When the president’s first term began, many urged the Republican to avoid ethical quandaries by utilizing a blind trust, but Trump refused. After he was elected to a second term, he did transfer assets into a trust controlled by his eldest son, but to call it “blind” is to stretch the definition to an unreasonable degree.
Indeed, The New York Times spoke to Dennis Kelleher, the chief executive of Better Markets, a nonprofit that pushes for more transparency on Wall Street, who emphasized the family connection. “This is not a blind trust with an independent trustee, where people can have confidence that the conflicts of interest are in fact removed,” he explained.
In other words, after having plenty of time to come up with a defense for Trump’s meme coin scheme, the White House came up with a handful of talking points, and all three fell apart rather quickly.
The conclusion:
All things considered, that’s not too surprising: Defending the indefensible isn’t easy.
2paragraphs: Trump’s Spokesperson Karoline [Bimbo #1] Leavitt “Just Took Away His Presidential Immunity Defense” Says Prosecutor
President Donald Trump hosted a dinner at his golf club in Virginia on Thursday evening for the top 220 holders of his personal $TRUMP meme coin.
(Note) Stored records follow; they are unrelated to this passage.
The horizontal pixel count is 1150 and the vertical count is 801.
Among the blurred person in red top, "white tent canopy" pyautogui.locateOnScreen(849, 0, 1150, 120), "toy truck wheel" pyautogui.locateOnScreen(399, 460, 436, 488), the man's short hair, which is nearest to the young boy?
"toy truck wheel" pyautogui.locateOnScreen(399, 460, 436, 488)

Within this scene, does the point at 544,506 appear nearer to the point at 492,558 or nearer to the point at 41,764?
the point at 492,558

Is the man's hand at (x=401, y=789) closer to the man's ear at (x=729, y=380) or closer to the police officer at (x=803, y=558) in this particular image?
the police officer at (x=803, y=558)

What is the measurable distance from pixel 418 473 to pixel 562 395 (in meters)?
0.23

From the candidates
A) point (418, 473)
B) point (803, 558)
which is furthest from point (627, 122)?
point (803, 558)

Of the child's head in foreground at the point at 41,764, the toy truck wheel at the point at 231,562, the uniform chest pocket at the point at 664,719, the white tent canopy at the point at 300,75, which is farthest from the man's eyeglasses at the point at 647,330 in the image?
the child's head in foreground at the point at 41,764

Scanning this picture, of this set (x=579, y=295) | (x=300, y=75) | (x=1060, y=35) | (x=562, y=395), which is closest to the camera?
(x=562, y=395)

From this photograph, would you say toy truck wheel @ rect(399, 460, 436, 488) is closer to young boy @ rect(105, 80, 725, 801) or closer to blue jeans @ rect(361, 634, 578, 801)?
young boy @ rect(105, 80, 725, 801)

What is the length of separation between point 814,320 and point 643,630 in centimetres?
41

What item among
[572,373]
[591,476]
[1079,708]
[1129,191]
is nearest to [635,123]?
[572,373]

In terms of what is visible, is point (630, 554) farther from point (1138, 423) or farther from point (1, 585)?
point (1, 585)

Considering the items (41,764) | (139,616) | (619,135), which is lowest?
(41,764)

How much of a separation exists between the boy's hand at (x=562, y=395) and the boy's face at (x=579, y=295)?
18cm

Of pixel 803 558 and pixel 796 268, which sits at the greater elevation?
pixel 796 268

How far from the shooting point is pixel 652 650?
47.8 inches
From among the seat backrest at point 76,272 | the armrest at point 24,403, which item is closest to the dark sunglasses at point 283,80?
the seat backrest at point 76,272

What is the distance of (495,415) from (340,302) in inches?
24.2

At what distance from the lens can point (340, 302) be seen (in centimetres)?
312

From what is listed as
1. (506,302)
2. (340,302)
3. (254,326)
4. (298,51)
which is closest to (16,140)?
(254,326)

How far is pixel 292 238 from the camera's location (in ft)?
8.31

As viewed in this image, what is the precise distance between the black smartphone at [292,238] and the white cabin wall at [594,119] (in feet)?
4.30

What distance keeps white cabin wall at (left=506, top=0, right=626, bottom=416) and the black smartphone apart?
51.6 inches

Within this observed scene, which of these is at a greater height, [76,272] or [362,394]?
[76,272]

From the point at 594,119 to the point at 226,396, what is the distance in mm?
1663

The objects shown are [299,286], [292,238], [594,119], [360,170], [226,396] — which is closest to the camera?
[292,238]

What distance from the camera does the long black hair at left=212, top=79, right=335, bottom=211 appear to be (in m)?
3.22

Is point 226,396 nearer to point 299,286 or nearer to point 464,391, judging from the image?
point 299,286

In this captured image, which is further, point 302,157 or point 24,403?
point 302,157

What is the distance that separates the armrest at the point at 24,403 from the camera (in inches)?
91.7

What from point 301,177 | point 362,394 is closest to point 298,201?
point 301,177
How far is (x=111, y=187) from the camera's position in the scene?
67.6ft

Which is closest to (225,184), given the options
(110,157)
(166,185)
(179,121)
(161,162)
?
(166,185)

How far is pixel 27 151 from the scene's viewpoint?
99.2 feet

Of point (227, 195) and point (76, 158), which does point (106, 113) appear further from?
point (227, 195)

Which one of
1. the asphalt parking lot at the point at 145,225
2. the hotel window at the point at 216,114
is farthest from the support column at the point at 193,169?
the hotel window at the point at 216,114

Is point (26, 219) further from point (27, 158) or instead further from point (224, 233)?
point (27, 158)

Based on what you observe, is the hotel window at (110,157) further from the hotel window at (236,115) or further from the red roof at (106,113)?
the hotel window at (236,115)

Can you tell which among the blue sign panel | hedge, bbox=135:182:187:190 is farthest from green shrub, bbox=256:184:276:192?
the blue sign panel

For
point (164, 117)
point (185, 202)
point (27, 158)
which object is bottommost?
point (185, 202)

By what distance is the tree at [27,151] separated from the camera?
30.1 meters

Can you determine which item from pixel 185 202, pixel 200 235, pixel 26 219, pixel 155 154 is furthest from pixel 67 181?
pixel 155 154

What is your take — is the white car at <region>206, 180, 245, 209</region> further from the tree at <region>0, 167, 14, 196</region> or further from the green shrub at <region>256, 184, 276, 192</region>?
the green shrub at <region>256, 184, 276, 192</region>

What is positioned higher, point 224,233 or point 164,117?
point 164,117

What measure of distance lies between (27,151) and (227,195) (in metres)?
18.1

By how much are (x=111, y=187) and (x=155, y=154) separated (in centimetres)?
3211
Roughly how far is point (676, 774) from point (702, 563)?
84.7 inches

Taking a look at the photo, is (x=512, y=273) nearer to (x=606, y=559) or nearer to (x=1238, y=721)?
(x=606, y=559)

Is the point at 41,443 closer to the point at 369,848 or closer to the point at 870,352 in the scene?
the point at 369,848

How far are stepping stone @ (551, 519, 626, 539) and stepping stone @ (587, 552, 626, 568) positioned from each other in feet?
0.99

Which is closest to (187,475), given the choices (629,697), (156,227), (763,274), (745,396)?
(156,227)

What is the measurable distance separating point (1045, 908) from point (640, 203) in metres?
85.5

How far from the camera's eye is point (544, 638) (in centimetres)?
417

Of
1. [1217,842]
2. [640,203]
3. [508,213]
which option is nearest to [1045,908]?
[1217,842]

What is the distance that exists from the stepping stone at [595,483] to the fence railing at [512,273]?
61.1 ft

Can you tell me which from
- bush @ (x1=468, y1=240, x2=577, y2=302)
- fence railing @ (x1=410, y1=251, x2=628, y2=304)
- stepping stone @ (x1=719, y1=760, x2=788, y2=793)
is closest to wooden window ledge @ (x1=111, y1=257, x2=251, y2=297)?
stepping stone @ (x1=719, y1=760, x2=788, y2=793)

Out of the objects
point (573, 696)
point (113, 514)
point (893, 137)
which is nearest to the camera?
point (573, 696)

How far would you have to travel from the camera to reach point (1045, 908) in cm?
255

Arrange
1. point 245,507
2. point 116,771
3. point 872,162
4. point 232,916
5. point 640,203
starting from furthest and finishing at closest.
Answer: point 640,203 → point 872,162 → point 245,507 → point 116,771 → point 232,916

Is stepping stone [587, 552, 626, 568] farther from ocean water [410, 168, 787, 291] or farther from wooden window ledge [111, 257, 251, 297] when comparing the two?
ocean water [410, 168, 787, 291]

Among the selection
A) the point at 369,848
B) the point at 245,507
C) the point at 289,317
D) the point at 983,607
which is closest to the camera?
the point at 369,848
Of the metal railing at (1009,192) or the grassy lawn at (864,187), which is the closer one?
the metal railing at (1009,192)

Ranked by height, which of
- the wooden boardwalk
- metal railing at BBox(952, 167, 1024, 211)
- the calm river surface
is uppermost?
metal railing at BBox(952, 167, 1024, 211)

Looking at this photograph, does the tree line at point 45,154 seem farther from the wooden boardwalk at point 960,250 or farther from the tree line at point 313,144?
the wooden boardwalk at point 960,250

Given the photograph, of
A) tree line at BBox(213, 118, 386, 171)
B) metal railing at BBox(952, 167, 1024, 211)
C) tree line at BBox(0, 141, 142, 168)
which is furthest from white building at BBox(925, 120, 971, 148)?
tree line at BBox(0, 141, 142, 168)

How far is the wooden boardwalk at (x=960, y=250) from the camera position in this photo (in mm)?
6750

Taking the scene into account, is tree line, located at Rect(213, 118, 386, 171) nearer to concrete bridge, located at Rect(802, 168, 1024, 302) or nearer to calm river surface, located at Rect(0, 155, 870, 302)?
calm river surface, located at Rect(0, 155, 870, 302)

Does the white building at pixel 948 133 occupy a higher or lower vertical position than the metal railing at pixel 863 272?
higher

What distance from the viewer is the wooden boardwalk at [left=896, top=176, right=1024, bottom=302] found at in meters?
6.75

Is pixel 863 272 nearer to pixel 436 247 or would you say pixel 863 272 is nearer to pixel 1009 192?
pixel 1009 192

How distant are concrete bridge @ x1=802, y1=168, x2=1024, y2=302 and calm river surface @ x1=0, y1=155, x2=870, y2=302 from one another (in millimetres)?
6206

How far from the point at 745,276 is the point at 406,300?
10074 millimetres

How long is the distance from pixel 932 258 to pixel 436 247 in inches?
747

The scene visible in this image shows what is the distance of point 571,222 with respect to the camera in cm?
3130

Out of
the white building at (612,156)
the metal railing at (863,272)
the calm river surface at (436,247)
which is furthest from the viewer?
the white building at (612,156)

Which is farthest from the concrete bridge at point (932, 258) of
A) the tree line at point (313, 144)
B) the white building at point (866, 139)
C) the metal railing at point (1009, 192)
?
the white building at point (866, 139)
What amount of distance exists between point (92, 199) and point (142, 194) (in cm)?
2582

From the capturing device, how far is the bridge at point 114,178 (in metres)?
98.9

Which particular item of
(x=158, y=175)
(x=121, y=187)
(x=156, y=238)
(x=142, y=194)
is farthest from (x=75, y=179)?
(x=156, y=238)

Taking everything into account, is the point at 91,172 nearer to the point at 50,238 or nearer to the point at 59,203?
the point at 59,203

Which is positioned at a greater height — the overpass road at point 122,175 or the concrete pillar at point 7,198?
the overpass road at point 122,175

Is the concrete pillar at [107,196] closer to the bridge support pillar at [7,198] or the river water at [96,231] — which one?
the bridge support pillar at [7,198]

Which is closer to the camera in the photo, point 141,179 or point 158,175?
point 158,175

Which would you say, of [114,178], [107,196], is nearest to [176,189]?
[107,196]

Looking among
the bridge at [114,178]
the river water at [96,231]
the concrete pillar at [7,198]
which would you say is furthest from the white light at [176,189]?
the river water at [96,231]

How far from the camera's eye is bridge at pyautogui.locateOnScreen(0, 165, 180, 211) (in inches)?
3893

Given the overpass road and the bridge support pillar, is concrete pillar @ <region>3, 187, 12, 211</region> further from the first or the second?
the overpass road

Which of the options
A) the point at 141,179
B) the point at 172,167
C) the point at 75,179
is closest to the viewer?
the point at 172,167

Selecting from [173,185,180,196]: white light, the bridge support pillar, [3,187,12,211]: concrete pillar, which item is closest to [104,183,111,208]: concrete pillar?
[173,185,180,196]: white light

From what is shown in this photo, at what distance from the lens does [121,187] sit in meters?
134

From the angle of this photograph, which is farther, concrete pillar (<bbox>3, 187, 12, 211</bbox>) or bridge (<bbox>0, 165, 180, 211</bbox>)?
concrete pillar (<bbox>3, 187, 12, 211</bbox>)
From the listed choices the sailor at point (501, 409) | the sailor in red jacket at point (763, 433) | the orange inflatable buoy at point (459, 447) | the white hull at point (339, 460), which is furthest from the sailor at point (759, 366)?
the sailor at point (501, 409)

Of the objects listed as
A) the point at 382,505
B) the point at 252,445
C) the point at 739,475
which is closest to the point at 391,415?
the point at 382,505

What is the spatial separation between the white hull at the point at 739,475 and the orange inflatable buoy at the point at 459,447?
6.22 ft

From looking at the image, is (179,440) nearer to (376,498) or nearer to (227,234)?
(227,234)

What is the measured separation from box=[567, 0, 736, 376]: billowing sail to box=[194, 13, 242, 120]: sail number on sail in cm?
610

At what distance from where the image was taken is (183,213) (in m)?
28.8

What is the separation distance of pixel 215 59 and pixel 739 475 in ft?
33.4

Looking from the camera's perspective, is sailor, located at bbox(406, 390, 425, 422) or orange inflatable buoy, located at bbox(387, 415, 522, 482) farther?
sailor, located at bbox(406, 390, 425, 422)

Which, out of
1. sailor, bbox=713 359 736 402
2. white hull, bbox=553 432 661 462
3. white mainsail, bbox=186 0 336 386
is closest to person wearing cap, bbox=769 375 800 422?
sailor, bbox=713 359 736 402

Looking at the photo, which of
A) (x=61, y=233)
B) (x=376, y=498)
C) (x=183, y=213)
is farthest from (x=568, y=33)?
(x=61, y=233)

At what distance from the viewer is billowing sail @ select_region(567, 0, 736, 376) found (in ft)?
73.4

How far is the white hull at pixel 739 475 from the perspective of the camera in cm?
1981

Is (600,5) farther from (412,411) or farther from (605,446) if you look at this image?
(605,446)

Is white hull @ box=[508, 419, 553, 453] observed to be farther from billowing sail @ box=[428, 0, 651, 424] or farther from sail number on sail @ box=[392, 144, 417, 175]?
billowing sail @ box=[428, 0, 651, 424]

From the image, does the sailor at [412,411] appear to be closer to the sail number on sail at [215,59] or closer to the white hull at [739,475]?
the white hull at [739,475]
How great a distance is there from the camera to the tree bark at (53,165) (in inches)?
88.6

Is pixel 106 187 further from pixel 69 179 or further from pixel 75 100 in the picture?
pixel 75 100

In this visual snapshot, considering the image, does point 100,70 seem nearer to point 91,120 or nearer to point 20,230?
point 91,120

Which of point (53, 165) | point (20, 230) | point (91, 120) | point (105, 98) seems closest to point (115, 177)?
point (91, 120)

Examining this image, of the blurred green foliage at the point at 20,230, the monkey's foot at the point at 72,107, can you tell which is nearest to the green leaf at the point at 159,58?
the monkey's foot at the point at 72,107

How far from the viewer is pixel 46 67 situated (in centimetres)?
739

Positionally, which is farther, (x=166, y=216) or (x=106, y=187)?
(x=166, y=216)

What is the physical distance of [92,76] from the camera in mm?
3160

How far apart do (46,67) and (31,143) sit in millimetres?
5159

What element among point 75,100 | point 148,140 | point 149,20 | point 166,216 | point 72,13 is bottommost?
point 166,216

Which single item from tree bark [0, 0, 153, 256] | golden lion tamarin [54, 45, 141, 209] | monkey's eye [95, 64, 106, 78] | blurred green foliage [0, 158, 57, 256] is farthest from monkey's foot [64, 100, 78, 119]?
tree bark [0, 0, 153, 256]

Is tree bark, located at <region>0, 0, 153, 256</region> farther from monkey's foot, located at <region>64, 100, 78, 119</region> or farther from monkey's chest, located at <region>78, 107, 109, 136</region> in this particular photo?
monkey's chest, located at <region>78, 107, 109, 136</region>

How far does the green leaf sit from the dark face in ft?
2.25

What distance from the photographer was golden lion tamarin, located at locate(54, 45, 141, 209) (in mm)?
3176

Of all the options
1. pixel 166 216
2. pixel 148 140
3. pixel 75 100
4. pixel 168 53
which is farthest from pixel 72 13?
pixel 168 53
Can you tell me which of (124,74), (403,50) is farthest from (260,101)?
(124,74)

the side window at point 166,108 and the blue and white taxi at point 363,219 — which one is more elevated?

The top 25 in the group of investors participated in a VIP reception with the president.
When a reporter asked White House spokesperson Karoline [Bimbo #1] Leavitt if the list of attendees was going to be made available to the public, she replied, “The president is attending it in his personal time.”
Republican political pundit and Trump critic Tim Miller responded: “Presidents don’t get ‘personal time.’ There’s not like a magic suit you wear when you are doing official business and one where you are just Donald from Queens.”
Former Republican political pundit and Supreme Court attorney George Conway (ex-husband of Trump’s 2016 presidential campaign manager Kellyanne Conway) replied to Miller: “Actually, it’s fine. If Trump is saying he’s doing something on his “personal time,” then obviously that means he’s not acting within what the Supreme Court calls “the outer perimeter of his official responsibility,” which, in turn, means he’s not immune from criminal prosecution.”